Port Klang Rep: Official Covid-19 Death Toll Doesn’t Add Up

Azmizam Zaman Huri says official records show only 266 Covid-19 deaths in Klang district from July 16-August 10 this year, but combined data from JAIS and NGOs indicate at least 448 burials alone of Muslims who died from coronavirus.

KUALA LUMPUR, August 26 — Port Klang state assemblyman Azmizam Zaman Huri today questioned the accuracy of the official Covid-19 death tally, as the number of grave burials was almost twice the reported coronavirus fatalities.

According to Azmizam, official records showed only 266 Covid-19 deaths in the Klang district between July 16 and August 10 this year. However, data on coronavirus-related burials from the Selangor Islamic Religious Department (JAIS) and civil societies combined indicate there were at least 448 burials involving Muslim victims alone.

“I have to ask this because I see ambulances carrying dead bodies from homes in Port Klang everyday. Some have been dead for a week. How are you classifying these deaths because the discrepancy (between death count and burials) is too wide. Surely, there are non-Muslim victims as well, and non-nationals that should be taken into account. Are they not recorded?

“If that’s the case, how can there only be 183 Covid-19 deaths in July alone in Klang? This raises a lot of questions on the data. Is it reliable? Or is there an explanation to the data that is not being clearly indicated in the report?” the PKR lawmaker said in his speech at the Selangor state legislative assembly sitting today.

“If we take the 448 burial figure, the gap (with official records) is too wide. I hope the state health department can review this data and clearly identify the type of deaths that are recognised by the state as Covid-19 deaths,” Azmizam said.

It needs to be noted that there are three time periods involved that could explain the discrepancy between the official Covid-19 death count and burial statistics — a person may be brought to the grave a few days after death, while Ministry of Health (MOH) reporting of the death can occur a week after death. MOH does not state the average time lag taken between death and its official reporting.

Azmizam said Port Klang’s critical economic role meant that the area was never subjected to any form of lockdown since the Movement Control Order (MCO) was first introduced in March last year, leading to soaring Covid-19 cases and deaths in the area.

Data by Selangor’s state health department (JKNS) showed a total 85,012 Covid-19 infections and 479 deaths recorded in the Klang district this year, as of August 10. Klang comprised 19 per cent of 445,700 cases and 12 per cent of 4,001 deaths in Selangor in that period.

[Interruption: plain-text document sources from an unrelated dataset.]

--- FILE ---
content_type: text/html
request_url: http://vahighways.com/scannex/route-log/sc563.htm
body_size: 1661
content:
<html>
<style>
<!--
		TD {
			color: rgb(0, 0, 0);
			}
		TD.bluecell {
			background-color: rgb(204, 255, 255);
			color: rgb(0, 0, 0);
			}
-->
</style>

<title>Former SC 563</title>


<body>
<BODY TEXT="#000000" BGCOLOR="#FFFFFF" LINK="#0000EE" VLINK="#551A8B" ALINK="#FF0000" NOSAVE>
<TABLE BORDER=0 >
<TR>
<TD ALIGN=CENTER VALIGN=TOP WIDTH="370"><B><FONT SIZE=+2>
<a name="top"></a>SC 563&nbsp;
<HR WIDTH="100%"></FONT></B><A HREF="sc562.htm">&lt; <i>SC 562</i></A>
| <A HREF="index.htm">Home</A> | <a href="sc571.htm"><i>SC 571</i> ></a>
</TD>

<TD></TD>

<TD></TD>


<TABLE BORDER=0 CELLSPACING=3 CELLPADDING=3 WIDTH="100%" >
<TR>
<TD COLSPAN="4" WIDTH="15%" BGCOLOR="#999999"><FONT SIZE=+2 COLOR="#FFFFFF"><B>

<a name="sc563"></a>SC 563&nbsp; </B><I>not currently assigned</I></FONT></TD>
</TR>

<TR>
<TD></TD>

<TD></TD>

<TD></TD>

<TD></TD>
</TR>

Azmizam cited three examples of deaths in Berembang, Teluk Gong, and Kg Raja Uda, where all three victims were admitted due to dialysis problems, but later died with their bodies said to have been infected with coronavirus.

“This raises a lot of questions and results in a haywire situation in Klang’s forensics department, and in the Klang district itself, on what the actual death count is like. In the end, burial sites like the Muslim cemetery in Selat Klang, which opened recently on July 17, are now fully occupied and new bodies need to be diverted to Johan Setia.

“Within 11 days of opening, the Selat Klang cemetery was filled with 95 bodies. Now, they have about 300 and they can no longer accept new bodies. This means that actual residents in Selat Klang cannot be buried in the area now due to this arrangement,” Azmizam said.